O som do motor é uma das características centrais de um carro. Mas o que você escuta quando pisa no acelerador pode não ser real
Para andar no dia a dia, a maioria das pessoas quer um veículo dócil, que rode com tranquilidade e sem muito barulho ou vibração. Quem gosta de dirigir quer isso, mas também quer o contrário: um motor que, quando é um pouco mais exigido, responda com um ronco encorpado, cheio de força e personalidade. Se o motor é o coração do carro, o ronco é seu batimento cardíaco. O som que o veículo emite quando você dá a partida e acelera é uma parte central da satisfação de dirigir.
As montadoras sabem disso, e projetam esse som tão minuciosamente quanto as outras características do carro, como o design da carroceria ou o comportamento do volante. Esse capricho todo acabou levando à adoção de um truque: em alguns modelos, o que você ouve quando pisa no acelerador não corresponde ao verdadeiro som do motor. É um ronco artificial, gerado por uma tecnologia que várias montadoras foram adotando, discretamente, nos últimos anos. Ela é bem surpreendente – e divide opiniões. Mas, para entender como funciona, antes é preciso saber o que determina o barulho de um motor.
Frequência natural
Pense em um muscle car, como o Corvette, e você se lembrará de uma coisa: o ronco típico, bem grave e encorpado. Agora pense numa Ferrari. O som dela é completamente diferente, certo? Como explicar isso? Por que um V8 de Corvette soa tão diferente de um V8 Ferrari? “São muitos fatores, desde o número de cilindros do motor até o comprimento do escapamento”, explica Marcelo Alves, professor do Centro de Engenharia Automotiva da Poli-USP.
Tudo começa dentro dos cilindros. Quando os pistões se movimentam, geram vibrações que deslocam ar – e esse deslocamento de ar se propaga até chegar aos ouvidos do motorista, cujo cérebro interpreta aquilo como som. Todo motor tem uma frequência natural, ou tonalidade sonora, e você mesmo pode calcular a do seu carro. É só fazer uma continha simples: rotações por segundo vezes número de cilindros dividido por dois.

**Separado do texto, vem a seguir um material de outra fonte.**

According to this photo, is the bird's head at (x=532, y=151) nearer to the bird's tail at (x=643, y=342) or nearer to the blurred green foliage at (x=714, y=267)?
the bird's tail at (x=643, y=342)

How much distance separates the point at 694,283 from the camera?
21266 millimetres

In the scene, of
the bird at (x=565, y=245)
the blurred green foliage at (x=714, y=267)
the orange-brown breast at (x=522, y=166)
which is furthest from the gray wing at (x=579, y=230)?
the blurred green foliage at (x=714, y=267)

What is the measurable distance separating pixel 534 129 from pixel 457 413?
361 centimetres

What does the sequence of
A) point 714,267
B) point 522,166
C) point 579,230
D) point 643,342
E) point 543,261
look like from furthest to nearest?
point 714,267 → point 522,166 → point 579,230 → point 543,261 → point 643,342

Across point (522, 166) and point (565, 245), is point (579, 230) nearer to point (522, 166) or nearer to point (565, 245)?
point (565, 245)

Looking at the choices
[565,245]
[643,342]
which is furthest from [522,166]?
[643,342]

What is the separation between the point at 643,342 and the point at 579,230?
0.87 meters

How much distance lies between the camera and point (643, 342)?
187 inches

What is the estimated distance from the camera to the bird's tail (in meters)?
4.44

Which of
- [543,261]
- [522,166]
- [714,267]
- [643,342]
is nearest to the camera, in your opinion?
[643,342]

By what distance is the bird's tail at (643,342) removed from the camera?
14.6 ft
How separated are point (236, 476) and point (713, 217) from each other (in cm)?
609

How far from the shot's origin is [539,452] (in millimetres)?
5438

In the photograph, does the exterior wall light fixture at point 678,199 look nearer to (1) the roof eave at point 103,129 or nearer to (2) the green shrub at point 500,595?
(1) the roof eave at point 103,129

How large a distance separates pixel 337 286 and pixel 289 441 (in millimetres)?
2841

Vamos supor que o nosso motor esteja girando a 1 800 rpm. O primeiro passo é dividir esse valor por 60, para chegar ao número de rotações por segundo – que, no nosso exemplo, é 30. Agora, vamos contar quantos cilindros o nosso motor tem. Vamos supor que ele seja um V6, com seis cilindros. Os motores de carro quase sempre funcionam no esquema quatro tempos, em que os pistões são acionados alternadamente, metade deles a cada giro do motor. Por isso, para descobrir o som natural do motor, temos que dividir esse número pela metade: 3. Agora é só fazer a continha: 30x3 = 90. Pronto. A frequência natural do nosso motor, quando ele está girando a 1800 rpm, é 90 hertz – um ronco forte. Se o motor tivesse quatro cilindros, por exemplo, a frequência natural seria mais baixa: 60 Hz, que corresponde a um som bem mais chocho.
Mas a frequência natural dos pistões não é o único componente do ronco de um carro. Voltando ao nosso exemplo inicial. Por que o V8 da Ferrari soa tão diferente do V8 de um Corvette? A chave dessa resposta está no virabrequim. No motor italiano, ele é plano. Todas as manivelas, os pontos de encaixe entre os pistões e o virabrequim, são alinhadas lado a lado. E isso determina a ordem de disparo dos pistões: acionados de forma regular, eles geram um fluxo de gases com pulsos e espaços bem definidos, que vão para o escapamento e produzem o típico barulho Ferrari. No Corvette, o virabrequim é cruzado – as manivelas formam ângulos de 90 graus entre si. Isso muda totalmente a ordem de disparo dos pistões, que passa a ser irregular, com picos de emissão de gases que aumentam temporariamente a pressão no escapamento – o segredo do som típico dos V8 americanos.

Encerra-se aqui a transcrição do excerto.